To the best of author`s knowledge, these are the first two cases of severe ON of the MFC of the knee treated successfully by intra articular ozone and evaluated by clinical, biochemical and radiological variables.
Ahlbäck in 1968 was the first to describe spontaneous ON of the knee. He described the entity as acute onset of pain typically presented in the MFC, affecting more commonly females and older than 60 years [2]. This is in accordance with our two cases, females of 70 and 83 years with acute onset of pain on the medial aspect of the knee. The presentation is usually in the medial condyle more than lateral one.
In the case of secondary ON of the knee, the presentation is in people younger than 45 years, could be multilateral and is more frequent in hips than in knees [1]. Risk factors include alcohol abuse, coagulopathies, Caisson´s disease, chemotherapy, corticosteroids, Cushing´s Syndrome, diabetes, familial thrombophilia, Gaucher`s disease, gout, hyperthyroidism, irritable bowel disease, liver disease, organ transplantation, pancreatitis, pregnancy, radiation, renal disease, sickle cell disease and other hemoglobinopathies, smoking, systemic lupus erythematous and tumors [3].
Another form is post arthroscopy ON of the knee. This is the rarest form of ON of the knee with a prevalence of 4% of all arthroscopies. Meniscopathy is present in 87% of cases. Onset is usually after 6 weeks of the procedure [3]. None of our cases were treated by arthroscopy procedures before onset of pain.
The etiology of ON is thought to be vascular and is characterized by loss of blood bone circulation [1]. Since ozone is believed to improve rheology of erythrocytes and to favor delivery of oxygen to tissues (by formation of 2,3 DPG which displaces the curve of dissociation of hemoglobin to the right) [16]. This fact would explain the clinical and radiological improvement observed in our cases. Another theory for the explanation of ON presentation is that mechanical factors would lead to subchondral insufficiency fractures [3]. Since we have previously postulated and lately demonstrated that Ozone could stimulate stem cells, chondrocytes and growth factors (TGF-β and IGF-1) in knee OA [13–15], and we have observed improvement in minimal joint space in knee OA patients [14], we believe that these properties have been responsible for the radiological improvement in knee ON. In fact, case 1 reduced surface ON lesion from 55.5–33.3% and case 2 ameliorated ON lesion from 50–33.3%.

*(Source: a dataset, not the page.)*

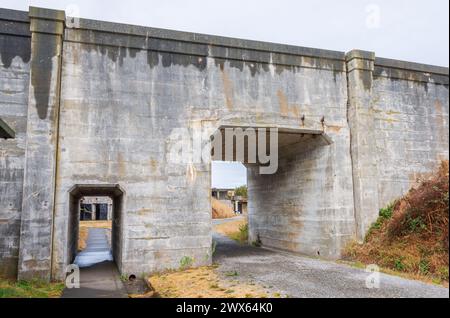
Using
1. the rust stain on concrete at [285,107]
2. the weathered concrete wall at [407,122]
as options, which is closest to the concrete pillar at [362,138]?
the weathered concrete wall at [407,122]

Prognosis of ON of the knee is based on size of the lesion (3.5 cm2 vs 5 cm2), surface involvement of lesion (50%) and Kashino´s classification (Stage I-II vs III-IV). Most algorithms state conservative treatment in lesions inferior to 3.5 cm2, surface involvement lower than 50% or Kashino´s Stage I-II. On the contrary, surgical treatment is proposed if lesion is greater than 5 cm2, superior than 50% surface involvement or Stage III-IV. It depends of pre-collapse to perform arthroscopic procedures or high tibial osteotomy; or collapse Stage to perform osteochondral autografts or UKA or TKA [3].
Intra articular infiltrations of hyaluronic acid, corticosteroids [8], stem cells or platelet-rich plasma [11] are considered as conservative treatment for the management of early Stages (I-II) of knee ON. The importance of the study is that for the first time in literature, we report the benefit of intra articular ozone in the management of advanced knee ON (Stages III-IV) where only surgical procedures are considered and it is supposed that intra articular infiltrations have no place on such advanced stages.

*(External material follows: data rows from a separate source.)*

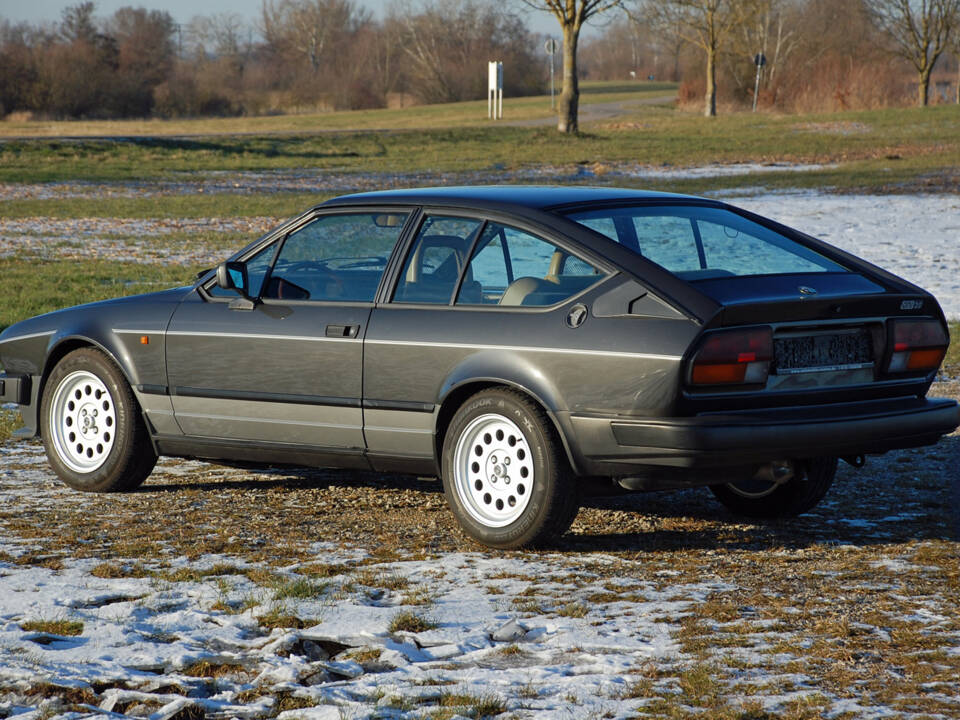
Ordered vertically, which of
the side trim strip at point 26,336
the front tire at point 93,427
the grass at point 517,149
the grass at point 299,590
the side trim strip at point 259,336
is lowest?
the grass at point 299,590

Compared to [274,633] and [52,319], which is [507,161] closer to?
[52,319]

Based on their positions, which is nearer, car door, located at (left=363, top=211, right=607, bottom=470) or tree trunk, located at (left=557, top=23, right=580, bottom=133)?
car door, located at (left=363, top=211, right=607, bottom=470)

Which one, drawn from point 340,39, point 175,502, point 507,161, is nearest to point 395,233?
point 175,502

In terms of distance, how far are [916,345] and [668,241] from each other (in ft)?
3.69

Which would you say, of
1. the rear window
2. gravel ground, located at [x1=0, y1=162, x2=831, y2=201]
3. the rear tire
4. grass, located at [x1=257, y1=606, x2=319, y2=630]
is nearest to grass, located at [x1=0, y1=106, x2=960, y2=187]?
gravel ground, located at [x1=0, y1=162, x2=831, y2=201]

In a very recent article, Spassim et al, in a rat model of knee OA, have demonstrated that 60 daily sessions of intra articular ozone (at 5 and 10 µg/mL concentration) could delay the degeneration of the articular cartilage evidenced clinically, radiologically and histologically [17]. These findings would explain the radiological improvement observed in our two case reports.

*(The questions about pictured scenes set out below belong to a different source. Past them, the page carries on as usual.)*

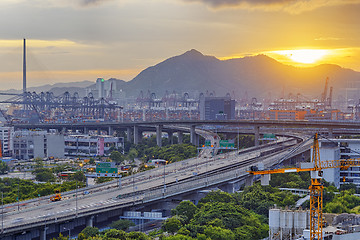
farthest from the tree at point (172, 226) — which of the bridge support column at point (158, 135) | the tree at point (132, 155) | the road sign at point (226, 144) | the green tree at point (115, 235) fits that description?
the bridge support column at point (158, 135)

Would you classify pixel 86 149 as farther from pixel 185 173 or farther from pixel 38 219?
pixel 38 219

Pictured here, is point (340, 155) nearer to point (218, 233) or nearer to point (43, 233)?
point (218, 233)

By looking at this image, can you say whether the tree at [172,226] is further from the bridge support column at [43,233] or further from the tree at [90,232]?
the bridge support column at [43,233]

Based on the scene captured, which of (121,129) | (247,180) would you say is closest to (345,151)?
(247,180)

There are only three publications on the benefit of intra articular ozone for the management of hip ON. Iliakis et al have stated than in a 43 years old female with ON of the left hip, 7 sessions of intra articular ozone (5 mL at a 40 µg/mL concentration) improved clinical and radiological status [10]. Yildizgoren reported that in a 45 years old male with bilateral hip ON secondary to corticosteroids use (for treatment of Hodgkin`s lymphoma), after 5 sessions (1/week) of intra articular ozone (15 mL at increasing doses of 15, 20 and 25 µg/mL concentration) the patient ameliorated pain (VAS from 7 to 2) and improved walking distance (from 100 to 1000 meters) [11]. An et al, in a series of 71 patients with hip ON, observed that 3 cycles of 10 sessions of intra articular ozone (5 sessions/week) every three months (30 mL at 30 µg/mL concentration) improved pain (Vas scale), Harris Hip Score and bone marrow edema. Ozone also delayed total hip arthroplasty at a 30-moths follow-up period [2].